AI Coding Agents confirm that Agile and XP still stand
Clean code, XP, and some Agile practices have curiously made a big comeback now that we use AI coding agents like Claude Code, Augment, or Cursor.
“Come back” might be a strong word here - after all, hopefully, most teams have been following these practices all along. Nevertheless, it’s now clear that the practices that kept us - human software engineers - sane and productive all these years are even more relevant now with AI agents for coding. Ultimately, they benefit both human and AI.
AI × XP, in legacy and greenfield projects
Teams that have been writing clean code, designing clear architectures with good abstractions and separation of concerns, relying on unit tests, and keeping the documentation up to date now find themselves in an advantageous position when it comes to using Claude Code and similar tools. Granted, documentation and unit tests can now be easily generated with AI, and the code can be refactored, but good groundwork and the proper testing or documentation of those pesky corner cases still provide a significant advantage. Anyone who survived the “rewrite this whole thing” type of project knows what I mean.
In other, probably smaller side projects, where we thought that unit tests were
an overkill, or where we kept the READMEs generated by create-react-app
(we
all have a couple of those, right?), we are now updating the documentation and
catching up on test coverage, making these projects better for both human
developers and AI agents.
Greenfield projects illustrate this even better. My typical Claude Code workflow in a greenfield?
- Write down an idea,
- tell Opus, “You are a product manager…” and generate
docs/features.md
, - similarly, generate and review an architecture in
docs/architecture.md
, - break down the work into stories or tasks (“You are the Technical Team
Leader…”) in
docs/planning.md
, - finally, use Claude Code to “Implement task FEAT-001 and don’t forget to run tests and linters when done”,
- rinse and repeat,
where splitting work into the smallest possible deliverables is key for quality results, and validating the results automatically with tests is key for AI to complete the task with full autonomy.

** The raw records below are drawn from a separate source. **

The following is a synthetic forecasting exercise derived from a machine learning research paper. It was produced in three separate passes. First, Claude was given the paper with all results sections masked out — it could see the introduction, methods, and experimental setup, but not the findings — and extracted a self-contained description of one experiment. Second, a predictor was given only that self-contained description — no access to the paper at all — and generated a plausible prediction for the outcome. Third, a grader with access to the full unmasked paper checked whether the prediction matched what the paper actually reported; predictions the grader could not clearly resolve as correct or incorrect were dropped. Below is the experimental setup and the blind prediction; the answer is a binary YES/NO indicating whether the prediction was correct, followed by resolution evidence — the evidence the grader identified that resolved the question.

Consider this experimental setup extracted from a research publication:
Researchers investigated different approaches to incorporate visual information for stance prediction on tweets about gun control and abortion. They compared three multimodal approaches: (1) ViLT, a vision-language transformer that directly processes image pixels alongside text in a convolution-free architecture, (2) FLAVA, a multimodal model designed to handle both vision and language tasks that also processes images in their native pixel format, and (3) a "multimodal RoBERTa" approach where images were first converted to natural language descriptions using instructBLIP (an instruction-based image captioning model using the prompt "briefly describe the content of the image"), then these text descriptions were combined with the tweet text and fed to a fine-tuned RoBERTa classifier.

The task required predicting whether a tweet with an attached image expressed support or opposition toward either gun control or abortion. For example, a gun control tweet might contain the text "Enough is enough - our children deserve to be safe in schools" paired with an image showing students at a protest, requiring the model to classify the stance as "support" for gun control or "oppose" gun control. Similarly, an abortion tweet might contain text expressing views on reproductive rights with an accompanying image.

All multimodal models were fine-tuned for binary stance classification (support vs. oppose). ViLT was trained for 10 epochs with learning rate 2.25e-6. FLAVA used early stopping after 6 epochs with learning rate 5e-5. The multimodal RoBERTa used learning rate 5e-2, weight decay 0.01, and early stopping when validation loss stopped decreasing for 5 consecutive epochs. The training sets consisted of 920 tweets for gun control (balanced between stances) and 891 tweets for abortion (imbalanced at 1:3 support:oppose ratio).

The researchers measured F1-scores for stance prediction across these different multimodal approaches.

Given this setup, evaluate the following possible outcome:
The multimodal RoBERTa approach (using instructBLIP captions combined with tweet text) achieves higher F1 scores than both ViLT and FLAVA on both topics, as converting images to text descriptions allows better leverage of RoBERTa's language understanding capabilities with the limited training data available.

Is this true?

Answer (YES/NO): YES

Human engineers and AI: both like unit tests when they pass
I am really glad to see that time-honored and simple pragmatic practices like writing clean code, having unit tests, etc., which mostly stem from XP, are, in a way, being reaffirmed by AI Agents for Coding.
In some ways, it is somewhat unsurprising - after all, LLMs naturally replicate our own reasoning, and AI Coding Agents are created by trained software engineers.
Yet, it is interesting to note that these specific practices are the ones that stand out and, crucially, make life easier for both software engineers and AI.
–
Happy coding!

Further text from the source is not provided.